Theater doesn’t get much more elemental than this: two actors, a bench, and a little section of painted scenery thrown in for accent.
“Willie & Esther” is indeed a stripped-down production, even for the small space at Hattiloo Theatre. It focuses on the actors themselves, playing an unlikely couple quarreling, plotting and stumbling their way into love.
Written by James Graham Bronson in 1987, “Willie & Esther” opens with a scheme. Willie needs money badly. So does Esther. They happen to be standing in front of the right place for getting it.
“I been planning this for a year,” says Willie, pointing to the painted doorway clearly marked “BANK.”
Robbing a bank doesn’t thrill Esther, however. She doesn’t want to see her boyfriend of seven or eight years go to jail. She also doesn’t like his lack of vision.
As Willie sees it, there’s no need for stealing more than they need. Just enough so he can buy a thousand lottery tickets. “Then we can’t lose!” he says. “We’ll pay it back before they put our pictures up at the post office.”

* _Short exercise_
Answer these three questions from the text about "Willie & Esther," marking each answer with the same number as its question:
1. Who wrote the play, and in what year?
2. In which theater is the production staged?
3. What does Willie plan to buy with the stolen money?
The entries are not needed for anything here.

[Rows of spatial question data]

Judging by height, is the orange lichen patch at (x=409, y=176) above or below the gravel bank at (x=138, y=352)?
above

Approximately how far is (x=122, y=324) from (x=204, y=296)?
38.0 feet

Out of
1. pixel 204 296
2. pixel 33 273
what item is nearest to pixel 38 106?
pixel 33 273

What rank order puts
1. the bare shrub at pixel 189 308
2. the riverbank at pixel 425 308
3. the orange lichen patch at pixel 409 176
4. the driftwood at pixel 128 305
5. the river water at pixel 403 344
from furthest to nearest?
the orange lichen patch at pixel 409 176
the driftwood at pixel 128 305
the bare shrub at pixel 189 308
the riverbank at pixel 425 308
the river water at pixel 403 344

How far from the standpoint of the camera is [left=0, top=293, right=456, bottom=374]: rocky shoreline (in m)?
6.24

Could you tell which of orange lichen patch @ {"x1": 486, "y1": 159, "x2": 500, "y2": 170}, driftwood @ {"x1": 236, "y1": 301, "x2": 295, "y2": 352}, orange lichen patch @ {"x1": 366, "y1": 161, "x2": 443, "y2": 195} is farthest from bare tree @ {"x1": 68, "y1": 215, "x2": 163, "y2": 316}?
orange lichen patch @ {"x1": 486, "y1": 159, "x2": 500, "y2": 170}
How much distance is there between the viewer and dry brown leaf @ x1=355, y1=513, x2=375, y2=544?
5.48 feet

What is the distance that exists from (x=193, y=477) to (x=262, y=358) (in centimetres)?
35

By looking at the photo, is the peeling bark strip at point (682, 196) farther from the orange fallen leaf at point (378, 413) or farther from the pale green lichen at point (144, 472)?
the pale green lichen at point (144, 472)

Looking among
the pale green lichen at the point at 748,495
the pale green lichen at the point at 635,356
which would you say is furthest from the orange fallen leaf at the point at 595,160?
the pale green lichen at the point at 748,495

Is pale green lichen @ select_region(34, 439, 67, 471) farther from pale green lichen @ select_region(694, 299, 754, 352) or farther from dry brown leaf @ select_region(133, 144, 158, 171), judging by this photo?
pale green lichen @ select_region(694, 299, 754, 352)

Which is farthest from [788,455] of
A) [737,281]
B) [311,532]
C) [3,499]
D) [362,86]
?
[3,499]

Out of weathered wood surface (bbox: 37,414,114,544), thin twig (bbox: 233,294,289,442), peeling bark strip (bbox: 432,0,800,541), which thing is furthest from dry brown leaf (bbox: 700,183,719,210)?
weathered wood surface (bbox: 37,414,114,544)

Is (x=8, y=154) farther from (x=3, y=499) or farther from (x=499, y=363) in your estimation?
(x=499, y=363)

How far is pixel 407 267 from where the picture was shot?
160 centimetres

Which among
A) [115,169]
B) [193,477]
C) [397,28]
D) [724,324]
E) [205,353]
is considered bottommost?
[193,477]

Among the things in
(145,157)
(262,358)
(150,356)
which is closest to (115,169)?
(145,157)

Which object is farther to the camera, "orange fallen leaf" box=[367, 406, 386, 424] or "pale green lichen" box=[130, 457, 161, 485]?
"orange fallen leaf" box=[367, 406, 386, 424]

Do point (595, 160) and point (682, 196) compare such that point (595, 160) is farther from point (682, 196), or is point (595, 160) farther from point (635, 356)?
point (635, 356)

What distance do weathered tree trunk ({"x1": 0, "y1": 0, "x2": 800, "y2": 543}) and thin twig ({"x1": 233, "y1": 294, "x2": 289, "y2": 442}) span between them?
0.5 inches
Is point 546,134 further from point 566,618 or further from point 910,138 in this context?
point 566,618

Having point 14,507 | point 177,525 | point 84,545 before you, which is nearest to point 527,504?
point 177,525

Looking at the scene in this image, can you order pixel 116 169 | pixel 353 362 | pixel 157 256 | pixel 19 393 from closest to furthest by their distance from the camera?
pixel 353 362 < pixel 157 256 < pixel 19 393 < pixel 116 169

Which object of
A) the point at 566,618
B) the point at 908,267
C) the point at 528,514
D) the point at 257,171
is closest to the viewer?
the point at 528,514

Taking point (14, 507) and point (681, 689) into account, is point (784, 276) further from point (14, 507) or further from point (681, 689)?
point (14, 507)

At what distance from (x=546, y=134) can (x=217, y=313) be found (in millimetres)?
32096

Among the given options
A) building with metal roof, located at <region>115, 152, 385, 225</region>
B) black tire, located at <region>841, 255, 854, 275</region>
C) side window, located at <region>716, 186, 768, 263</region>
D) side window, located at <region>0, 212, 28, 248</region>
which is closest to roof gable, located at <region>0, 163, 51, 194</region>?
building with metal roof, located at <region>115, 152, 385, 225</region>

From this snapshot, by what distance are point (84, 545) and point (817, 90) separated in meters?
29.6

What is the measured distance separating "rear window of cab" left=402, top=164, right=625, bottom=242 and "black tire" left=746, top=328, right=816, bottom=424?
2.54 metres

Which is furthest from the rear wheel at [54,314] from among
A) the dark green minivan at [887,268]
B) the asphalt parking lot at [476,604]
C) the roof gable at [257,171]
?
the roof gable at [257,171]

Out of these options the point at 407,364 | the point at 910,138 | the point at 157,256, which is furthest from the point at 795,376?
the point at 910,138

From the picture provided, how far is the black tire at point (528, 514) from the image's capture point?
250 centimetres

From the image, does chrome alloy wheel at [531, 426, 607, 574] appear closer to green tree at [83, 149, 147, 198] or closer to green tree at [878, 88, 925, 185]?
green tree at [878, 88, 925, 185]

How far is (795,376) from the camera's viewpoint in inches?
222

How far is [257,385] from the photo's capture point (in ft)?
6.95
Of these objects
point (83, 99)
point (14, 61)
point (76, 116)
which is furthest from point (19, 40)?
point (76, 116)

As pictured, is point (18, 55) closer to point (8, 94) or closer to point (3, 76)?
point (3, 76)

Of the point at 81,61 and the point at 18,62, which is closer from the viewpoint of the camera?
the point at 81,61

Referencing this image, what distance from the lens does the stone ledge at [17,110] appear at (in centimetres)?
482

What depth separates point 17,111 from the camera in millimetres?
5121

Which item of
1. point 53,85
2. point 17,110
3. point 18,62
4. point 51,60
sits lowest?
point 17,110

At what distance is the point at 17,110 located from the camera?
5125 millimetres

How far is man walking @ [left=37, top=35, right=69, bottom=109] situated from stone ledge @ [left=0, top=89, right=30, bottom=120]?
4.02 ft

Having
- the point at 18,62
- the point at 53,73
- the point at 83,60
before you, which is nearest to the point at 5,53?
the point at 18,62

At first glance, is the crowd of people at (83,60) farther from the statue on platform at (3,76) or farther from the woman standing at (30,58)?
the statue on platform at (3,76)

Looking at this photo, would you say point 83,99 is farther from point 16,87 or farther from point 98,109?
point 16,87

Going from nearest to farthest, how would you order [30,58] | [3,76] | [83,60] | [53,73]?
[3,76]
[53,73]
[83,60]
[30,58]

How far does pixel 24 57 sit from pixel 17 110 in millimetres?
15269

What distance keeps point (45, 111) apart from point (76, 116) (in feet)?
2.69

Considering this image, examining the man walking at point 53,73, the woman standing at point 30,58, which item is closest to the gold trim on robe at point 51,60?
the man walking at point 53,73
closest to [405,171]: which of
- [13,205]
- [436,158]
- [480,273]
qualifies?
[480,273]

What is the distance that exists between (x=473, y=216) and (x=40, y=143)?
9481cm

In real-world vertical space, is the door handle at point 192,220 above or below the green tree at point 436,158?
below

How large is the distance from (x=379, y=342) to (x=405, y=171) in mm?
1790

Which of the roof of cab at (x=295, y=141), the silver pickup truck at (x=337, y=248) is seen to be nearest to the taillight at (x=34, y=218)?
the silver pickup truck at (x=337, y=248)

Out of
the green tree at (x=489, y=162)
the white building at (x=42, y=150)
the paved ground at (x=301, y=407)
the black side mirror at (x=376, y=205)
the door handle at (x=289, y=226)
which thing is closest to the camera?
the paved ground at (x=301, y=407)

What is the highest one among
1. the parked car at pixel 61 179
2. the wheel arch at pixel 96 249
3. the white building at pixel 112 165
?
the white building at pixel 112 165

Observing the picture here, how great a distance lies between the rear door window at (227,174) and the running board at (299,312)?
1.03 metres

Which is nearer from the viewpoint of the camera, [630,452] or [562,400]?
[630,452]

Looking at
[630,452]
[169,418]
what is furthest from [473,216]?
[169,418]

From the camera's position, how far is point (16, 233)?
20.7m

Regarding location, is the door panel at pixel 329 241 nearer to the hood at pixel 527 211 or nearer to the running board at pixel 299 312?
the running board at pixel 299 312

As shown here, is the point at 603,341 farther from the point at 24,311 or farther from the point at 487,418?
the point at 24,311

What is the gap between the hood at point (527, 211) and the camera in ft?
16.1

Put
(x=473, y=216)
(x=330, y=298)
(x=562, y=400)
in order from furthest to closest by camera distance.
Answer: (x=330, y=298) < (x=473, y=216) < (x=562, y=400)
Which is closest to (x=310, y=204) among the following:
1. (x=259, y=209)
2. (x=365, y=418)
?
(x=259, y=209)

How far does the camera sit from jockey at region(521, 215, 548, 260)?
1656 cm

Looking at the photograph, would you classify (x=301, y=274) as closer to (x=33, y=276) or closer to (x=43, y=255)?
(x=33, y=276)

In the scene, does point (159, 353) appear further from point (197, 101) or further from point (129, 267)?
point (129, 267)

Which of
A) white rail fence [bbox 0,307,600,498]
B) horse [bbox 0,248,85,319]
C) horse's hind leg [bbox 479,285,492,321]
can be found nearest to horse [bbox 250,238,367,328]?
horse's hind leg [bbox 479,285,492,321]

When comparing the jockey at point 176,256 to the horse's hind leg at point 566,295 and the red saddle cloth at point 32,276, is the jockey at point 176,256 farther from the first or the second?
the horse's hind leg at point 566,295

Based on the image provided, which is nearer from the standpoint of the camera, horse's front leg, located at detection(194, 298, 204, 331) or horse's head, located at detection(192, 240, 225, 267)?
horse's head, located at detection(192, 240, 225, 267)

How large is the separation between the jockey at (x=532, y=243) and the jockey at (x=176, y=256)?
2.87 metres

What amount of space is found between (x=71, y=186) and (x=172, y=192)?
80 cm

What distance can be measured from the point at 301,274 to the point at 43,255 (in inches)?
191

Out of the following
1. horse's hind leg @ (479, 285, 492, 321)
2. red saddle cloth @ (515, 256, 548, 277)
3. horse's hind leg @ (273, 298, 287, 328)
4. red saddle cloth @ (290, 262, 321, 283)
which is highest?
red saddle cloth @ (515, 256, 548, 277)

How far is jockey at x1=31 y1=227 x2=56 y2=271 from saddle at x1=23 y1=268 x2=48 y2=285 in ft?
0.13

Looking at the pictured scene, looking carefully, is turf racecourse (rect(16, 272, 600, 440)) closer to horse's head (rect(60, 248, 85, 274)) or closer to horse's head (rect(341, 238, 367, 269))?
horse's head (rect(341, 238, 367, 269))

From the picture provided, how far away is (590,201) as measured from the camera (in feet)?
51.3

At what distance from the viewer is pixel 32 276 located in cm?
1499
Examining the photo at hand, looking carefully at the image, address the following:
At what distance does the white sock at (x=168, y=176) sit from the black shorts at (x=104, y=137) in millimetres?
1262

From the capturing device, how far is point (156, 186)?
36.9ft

* _Correct result_
1. James Graham Bronson, in 1987.
2. Hattiloo Theatre.
3. A thousand lottery tickets.